Star Wars The Dark Side Half Marathon…
The name alone should tell you why I originally signed up for this race. I’m a geek girl at heart and almost every man I have ever dated was a Star Wars geek. This half marathon was sure to help me get my nerd on and really who could resist running in an event that allows you to dress up in a Star Wars running costume.
I’m not going to call myself a RunDisney veteran, but I have run quite a few RunDisney races in the last two years of my post weight loss journey. My first RunDisney event was the Tinker Bell Half Marathon in 2014, I ran the Wine and Dine Half Marathon in 2014 as well. In 2015 I repeated both of those events to achieve another Coast to Coast Medal. This year, I participated in the Walt Disney World Marathon Weekend and completed the Dopey Challenge running a total of 48.6 miles in four days.
I had very high expectations of the Star Wars The Dark Side Half Marathon. I expected it to be one of the best half marathons I have ever participated in. I expected it to be even more amazing than any RunDisney event I had done so far and regretfully I have to say that I was a little disappointed.

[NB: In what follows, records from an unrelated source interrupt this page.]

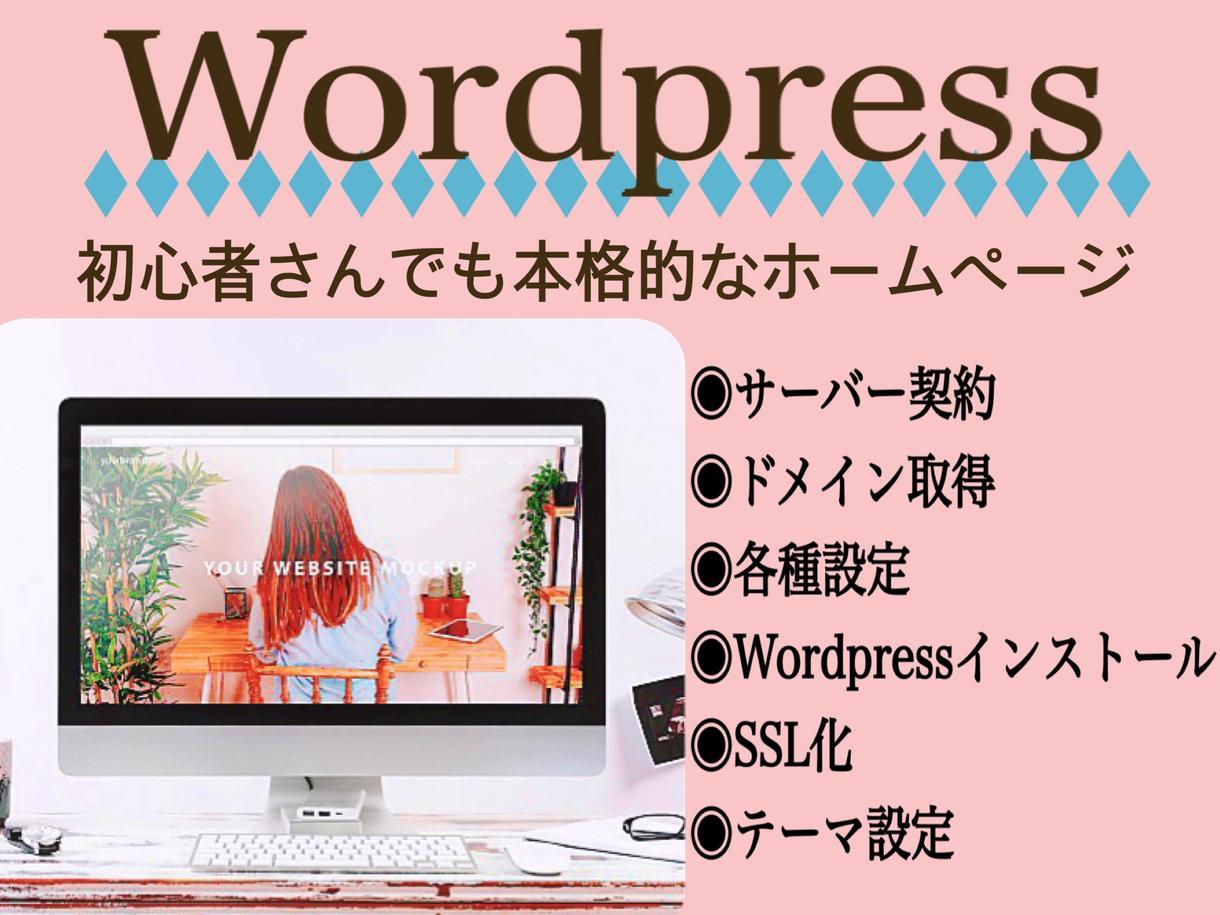 初心者さんに嬉しい◇Wordpress設置します フリーランスで起業したい方、Wordpress初心者の方向け イメージ1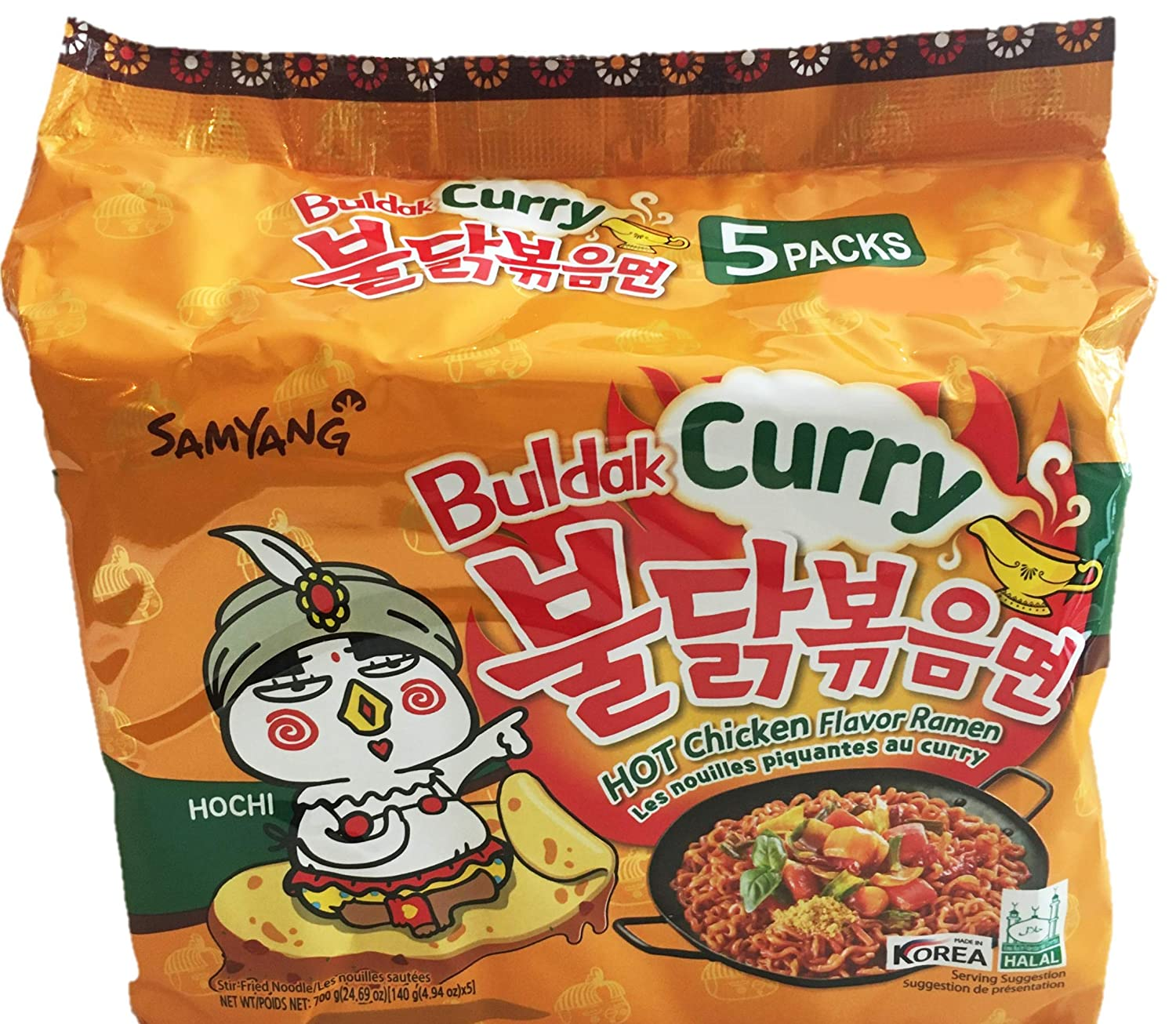 Samyang Fire Hot Curry Flavored Chicken Noodles Pack Milwaukee Mall 5 Ranking TOP13 of Ramen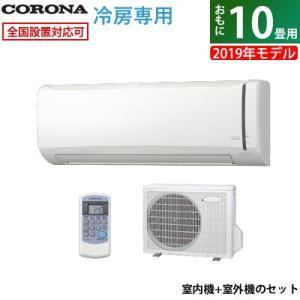 コロナ 10畳用 2.8kW エアコン 冷房専用シリーズ 2019年モデル RC-V2819R-W-SET ホワイト RC-V2819R-W+RO-V2819R【220サイズ】|emon-shop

Things seemed really unorganized to me this time around which is not something I am used to feeling at a RunDisney event. With as much as we pay to participate in these events I just expect them to seem almost flawlessly organized. When I am dropping nearly $400 in registration fees for the privilege of running for two days in a challenge event I have a few set expectations.
I expect the characters that are available for photos to be there for photo ops both at the before and after gatherings. Many people were upset about how quickly the characters had gone inside the morning of the 10K and the morning of the Half. We were able to get quite a few photos after the half on Sunday morning. But I really felt like we got lucky. We got everything in RIGHT before the lines closed. There was a lot of pressure to try to get those photo ops and that’s not a good feeling when you are at an event that is supposed to be fun.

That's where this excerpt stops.